All Snestled in Bed

Or at least back in my own cozy little home. So happy to be here that I will ramble on for a good bit.

Yesterday was our first day back. We arrived home well past midnight, were completely wiped, all slept in, and as a result weren't able to rally ourselves to leave the house in search of food until well after noon. We decided to chance Suraj's spectacular lunch buffet on the chance that Leelo might have forgotten how much he likes naan bread (we haven't taken him there since August) and it went well. He's so used to being denied that he only made a couple of half-hearted requests before tucking into the pancakes we brought for him.

Then Seymour took off for the mountain on his bike, and the kids and I went to the park to meet up with Ep, JP, Clyde, and all their kids. Should have brought flak jackets for the two women who were forced to listen to hurricane-force tales of Seattle woe.

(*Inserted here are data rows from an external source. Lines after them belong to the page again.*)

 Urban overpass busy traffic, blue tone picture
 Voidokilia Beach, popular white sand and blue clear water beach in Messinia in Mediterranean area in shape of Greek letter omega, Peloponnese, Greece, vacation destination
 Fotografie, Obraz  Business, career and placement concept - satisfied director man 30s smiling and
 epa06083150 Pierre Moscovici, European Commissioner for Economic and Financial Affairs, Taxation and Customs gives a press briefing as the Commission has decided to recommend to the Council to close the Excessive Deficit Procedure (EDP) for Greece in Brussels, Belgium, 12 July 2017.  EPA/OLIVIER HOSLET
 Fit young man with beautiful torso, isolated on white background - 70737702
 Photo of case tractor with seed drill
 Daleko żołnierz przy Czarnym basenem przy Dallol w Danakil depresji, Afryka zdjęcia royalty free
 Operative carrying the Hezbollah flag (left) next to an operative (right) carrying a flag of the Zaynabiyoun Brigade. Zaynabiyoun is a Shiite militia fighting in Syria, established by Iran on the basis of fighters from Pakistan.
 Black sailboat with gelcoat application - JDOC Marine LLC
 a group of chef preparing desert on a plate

So here is what I think the problem was: personality and lifestyle conflicts. Please again understand that I truly adore all of my in-laws. It is not their fault that I am a hermit and require long stretches of solo time in my cave, or at least the opportunity to let my kids run amuck in an environment that does not require every shred of my attention span. Add on top of this several days with four or fewer hours of sleep, a week's worth of being on-call socially (no one's fault, just the way holidays are), being teased for not being a Republican, a super-high-energy boy who couldn't be left alone for two seconds, standard holiday stress, Iz incessantly battling with her cousin Leigh (I wanted the princess cup! No, it's my turn!), and zero down time, and you have one grouchy squid who takes pleasure in nothing and feels martyred by everything.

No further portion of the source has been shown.